Benjamin Tucker Patz, better known as "Parlay Patz," faces up to five years behind bars.
a customer at the new sportbook at Bally's casino in Atlantic City, N.J. on June 27, 2019.
a customer at the new sportbook at Bally's casino in Atlantic City, N.J. on June 27, 2019.Wayne Parry / AP file

A high-roller sports gambler, with a short temper and quick trigger on social media, was arrested Thursday and accused of sending scores of vile messages to athletes who he blamed for lost wagers, authorities said.

Benjamin Tucker Patz, known in the gambling community as "Parlay Patz," was charged with transmitting threats in interstate or foreign commerce, which carries up to five years behind bars, federal prosecutor said.

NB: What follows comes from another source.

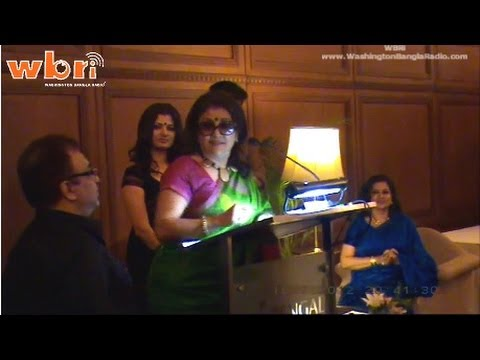Aparna Sen's Goynar Baksho - Introduction to the Cast & Crew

Patz who lives in New York, but also has ties to Northern California, surrendered to federal authorities in Tampa, Florida on Thursday.

The defendant used Instagram direct messages to send nasty notes to baseball, football and basketball players and even one women's soccer player in 2019, according to a complaint written by FBI Special Agent Daniel Nowak.

In the 20-page affidavit, Nowak used initials and team names to identify targeted athletes — but in virtually every instance, the letters matched with just one player on the squads mentioned.

For example, Patz alleged lost his cool, and $10,000, betting on Los Angeles in the Feb. 3, 2019 Super Bowl, won by the New England Patriots, according to the affidavit.

"ILL RAPE AND MURDER YOUR ENTIRE FAMILY," the defendant said via Instagram messenger to a victim that Nowak identified as "J.E., a professional football player for the New England Patriots."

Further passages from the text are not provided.